M&S chairman puts brave face on fall from FTSE 100

London Briefing: Being bumped off prestigious index does matter, whatever Norman says

In recent years M&S’s self-inflicted problems – poor clothing ranges, sub-standard online operation and shabby stores – have been compounded by the malaise afflicting the wider retail sector.

In recent years M&S’s self-inflicted problems – poor clothing ranges, sub-standard online operation and shabby stores – have been compounded by the malaise afflicting the wider retail sector.

 

According to the Marks & Spencer chairman, Archie Norman, a place in the flagship FTSE 100 index is no big deal. But then, as M&S is being booted out of the blue chip index, he would say that, wouldn’t he?

Once Britain’s leading retailer, M&S has been on the brink of relegation from the prestigious share index for a year now. At the last reshuffle, in June, it escaped by the skin of its teeth and only because its stock market value was boosted at the last minute by the proceeds of a £600 million (€661.6 million) cash call on shareholders, money that will be used to fund its online link-up with grocery delivery group Ocado.

At the time, the M&S chairman shrugged off the 135-year-old retailer’s pending demotion. “When I went to ITV we dropped out of the FTSE 100, the sky didn’t fall in,” Norman said. “The business was the same business the day after.”

And, of course, he does have a point: M&S will still be racking up sales of more than £10 billion (€11 billion) a year and its 80,000 employees will continue about their work as usual, whether the group is a constituent of the FTSE 100, the FTSE 250, or any other index.

But its departure from the ranks of Britain’s largest 100 listed companies does matter, however brave a face Norman might put on it.

Founded in 1884, M&S has been a publicly quoted company since 1926. It has been a constituent of the FTSE 100 since the index was created 35 years ago and, before that, had a place in the FT 30 index.

There is real status for a company to have its shares included in the top tier index, attracting both domestic and international investors. And there are practical advantages too. FTSE 100 members benefit from the attentions of tracker funds, which will now be unable to include M&S in their portfolios.

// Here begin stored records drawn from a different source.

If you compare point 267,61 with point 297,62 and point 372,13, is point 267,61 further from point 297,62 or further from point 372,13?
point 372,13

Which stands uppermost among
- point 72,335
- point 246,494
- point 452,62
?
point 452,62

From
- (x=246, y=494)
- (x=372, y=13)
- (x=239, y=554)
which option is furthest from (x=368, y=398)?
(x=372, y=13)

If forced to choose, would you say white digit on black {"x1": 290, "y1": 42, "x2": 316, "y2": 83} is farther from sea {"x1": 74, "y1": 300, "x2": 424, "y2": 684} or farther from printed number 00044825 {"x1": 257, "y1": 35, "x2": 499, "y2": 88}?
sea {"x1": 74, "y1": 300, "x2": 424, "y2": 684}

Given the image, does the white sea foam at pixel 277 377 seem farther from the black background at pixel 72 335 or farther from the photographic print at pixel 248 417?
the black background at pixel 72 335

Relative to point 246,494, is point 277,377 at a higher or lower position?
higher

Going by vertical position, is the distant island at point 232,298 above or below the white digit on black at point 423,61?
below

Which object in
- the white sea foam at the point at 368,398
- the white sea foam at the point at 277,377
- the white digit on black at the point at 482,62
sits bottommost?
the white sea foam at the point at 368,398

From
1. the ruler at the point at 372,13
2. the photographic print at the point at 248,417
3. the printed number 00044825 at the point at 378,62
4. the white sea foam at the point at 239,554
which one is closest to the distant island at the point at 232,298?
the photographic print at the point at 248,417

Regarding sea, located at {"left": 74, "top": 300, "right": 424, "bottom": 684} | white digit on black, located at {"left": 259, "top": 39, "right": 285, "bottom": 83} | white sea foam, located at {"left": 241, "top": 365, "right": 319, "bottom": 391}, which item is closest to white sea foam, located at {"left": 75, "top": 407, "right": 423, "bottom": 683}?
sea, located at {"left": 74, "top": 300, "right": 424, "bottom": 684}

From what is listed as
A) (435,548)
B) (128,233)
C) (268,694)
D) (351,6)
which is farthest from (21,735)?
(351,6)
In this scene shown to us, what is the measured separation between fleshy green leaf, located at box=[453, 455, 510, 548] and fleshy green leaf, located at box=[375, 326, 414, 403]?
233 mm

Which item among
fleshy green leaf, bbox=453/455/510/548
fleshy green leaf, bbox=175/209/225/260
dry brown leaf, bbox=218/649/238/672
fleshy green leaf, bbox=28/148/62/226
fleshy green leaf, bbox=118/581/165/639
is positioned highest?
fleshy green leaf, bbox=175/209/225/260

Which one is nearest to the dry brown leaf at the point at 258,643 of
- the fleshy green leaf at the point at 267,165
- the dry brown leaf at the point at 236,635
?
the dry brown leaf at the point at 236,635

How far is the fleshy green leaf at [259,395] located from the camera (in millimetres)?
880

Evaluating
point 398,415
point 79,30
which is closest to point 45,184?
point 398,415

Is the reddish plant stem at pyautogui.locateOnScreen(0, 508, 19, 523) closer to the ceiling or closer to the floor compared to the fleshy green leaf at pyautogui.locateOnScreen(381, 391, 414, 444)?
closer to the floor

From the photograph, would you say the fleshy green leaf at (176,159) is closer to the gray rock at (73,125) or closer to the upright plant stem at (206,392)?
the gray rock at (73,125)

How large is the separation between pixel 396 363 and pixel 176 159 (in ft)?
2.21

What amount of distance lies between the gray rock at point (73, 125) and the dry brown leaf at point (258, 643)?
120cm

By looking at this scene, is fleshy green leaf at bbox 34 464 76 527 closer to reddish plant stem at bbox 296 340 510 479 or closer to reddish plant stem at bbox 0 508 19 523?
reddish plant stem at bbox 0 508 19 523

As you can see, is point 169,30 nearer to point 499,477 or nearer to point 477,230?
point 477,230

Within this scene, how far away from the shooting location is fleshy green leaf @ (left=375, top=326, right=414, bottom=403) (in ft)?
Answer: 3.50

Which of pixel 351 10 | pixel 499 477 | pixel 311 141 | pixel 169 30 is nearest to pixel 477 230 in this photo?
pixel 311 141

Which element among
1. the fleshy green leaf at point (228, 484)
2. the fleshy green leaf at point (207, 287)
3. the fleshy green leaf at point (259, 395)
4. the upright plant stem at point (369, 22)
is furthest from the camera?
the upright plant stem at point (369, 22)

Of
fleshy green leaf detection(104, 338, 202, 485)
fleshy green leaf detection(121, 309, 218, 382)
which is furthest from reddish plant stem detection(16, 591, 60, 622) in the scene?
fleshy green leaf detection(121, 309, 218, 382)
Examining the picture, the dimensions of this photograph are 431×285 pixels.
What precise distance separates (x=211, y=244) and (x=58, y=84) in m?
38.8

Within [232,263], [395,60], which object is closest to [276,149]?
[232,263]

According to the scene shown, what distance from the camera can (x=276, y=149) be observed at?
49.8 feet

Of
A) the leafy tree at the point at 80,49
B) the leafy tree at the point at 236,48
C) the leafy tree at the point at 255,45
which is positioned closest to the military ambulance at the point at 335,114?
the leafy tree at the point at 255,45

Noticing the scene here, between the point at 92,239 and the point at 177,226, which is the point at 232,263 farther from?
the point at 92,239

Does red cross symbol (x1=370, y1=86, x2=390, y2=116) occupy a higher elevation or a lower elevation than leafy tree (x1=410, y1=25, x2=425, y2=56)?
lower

September’s quarterly reshuffle was based on Tuesday night’s closing prices. At £3.6 billion, the group, one of only 28 original FTSE 100 constituents, was too small to retain its place among Britain’s largest listed companies. Thus the retailer will formally begin its life on the second tier index in a few weeks’ time.

Relentless process

The humbling of M&S has been a gradual, but relentless process. In 1997, it became the first retailer in the UK to make profits of £1 billion but in the years that followed it suffered endless boardroom upheavals, numerous chief executive changes and a near constant redrawing of its uninspiring clothing offer. Last year its profits came in at less than £85 million after yet another raft of “one-off” reorganisation costs.

In past decades M&S’s ambitions were global. In 1988, along with a growing European business, the group splashed out $750 million (€683.5 million) in cash to buy Brooks Brothers, the New York-based preppy menswear retailer.

It was all part of a grand plan to conquer the notoriously tricky US retail market, but, in 2001 and beset by problems in its core home business, M&S finally abandoned its American dream, selling Brooks for just a third of the original price.

In recent years M&S’s self-inflicted problems – poor clothing ranges, sub-standard online operation and shabby stores – have been compounded by the malaise afflicting the wider retail sector.

While younger competitors such as Next have managed to withstand competition from the likes of Primark and Zara relatively well, M&S has suffered near constant sales declines. One five-year plan after another has been wheeled out by successive management teams, but to little apparent effect.

Loss of its FTSE 100 place marks the end of an era for M&S but perhaps life as a mid-cap company might suit the group better. Although the glory days have gone, it is still a substantial retailer and retains a special place in the heart of the British shopper.

M&S is in the process of closing 120 stores, which should bring its floor space more in line with demand. And it has high hopes for its joint venture on grocery delivery with Ocado, although City analysts say Ocado got the better of the deal.

If the M&S team, guided by its experienced chairman, does finally manage a turnaround – and analysts say the ruthless Norman is the best chance it’s had in years – then it’s entirely possible M&S could claw its way back. But recovery, if it comes, still looks a long way off.